> [GIVEN TEXT]:
The heart of Vulnerable Woman can be pierced by any arrow. She not only loves everyone with whom she comes in contact, she feels their pain and their anguish, which is a great help because it allows others to share their unbearable loads.

  • Poetman

Poetman can see things differently than anyone else; for example, he is able to see beauty where others see only ugliness and ugliness where others see only beauty. Poetman can take someone to distant worlds in no time at all and without needing a spaceship or spacesuit.

  • Quietman

Quietman is so quiet that everyone around him can hear themselves think and can even hear what other people are saying. Not much else can be said about him.

  • Uglygirl

Uglygirl came from another planet in another dimension in which the way she looked was exactly the way she should have looked and people there thought she looked as beautiful on the outside as she did on the inside, because they could actually see how she looked on the inside. On our planet, Earth, in our dimensions, she is still beautiful on the inside but nobody here can see that.

> [WHAT YOU WILL DO]:
In the character sketches, what can Poetman do without needing a spaceship or spacesuit? The lines that come next aren't needed for anything here.

> [INPUT DATA]:
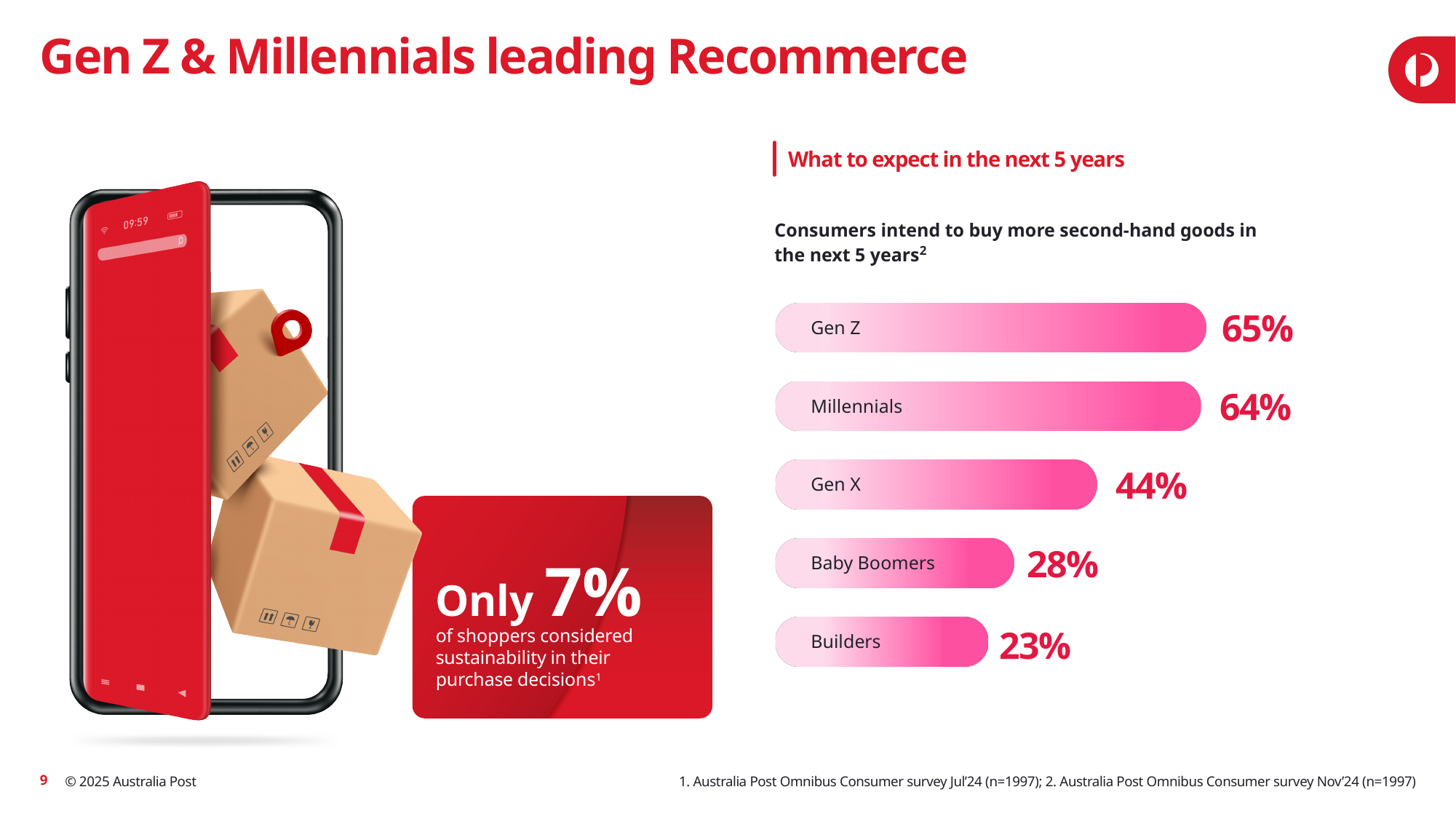
Which generation has the lowest share intending to buy more second-hand goods? Builders What is the value shown for Gen X in the chart? 44% What is the difference in percentage points between Baby Boomers and Builders? 5 Which generation has the highest share intending to buy more second-hand goods? Gen Z Which is larger, the value for Gen X or the value for Baby Boomers? Gen X What is the value shown for Baby Boomers in the chart? 28% What kind of chart is used to show consumers' intent to buy second-hand goods? Bar chart What percentage of Gen Z consumers intend to buy more second-hand goods in the next 5 years? 65% What is the difference in percentage points between Gen Z and Gen X? 21 How many generation categories are shown in the chart? 5 What is the value shown for Builders in the chart? 23% What is the value shown for Millennials in the chart? 64%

> [SOLUTION]:
He can take someone to distant worlds in no time at all.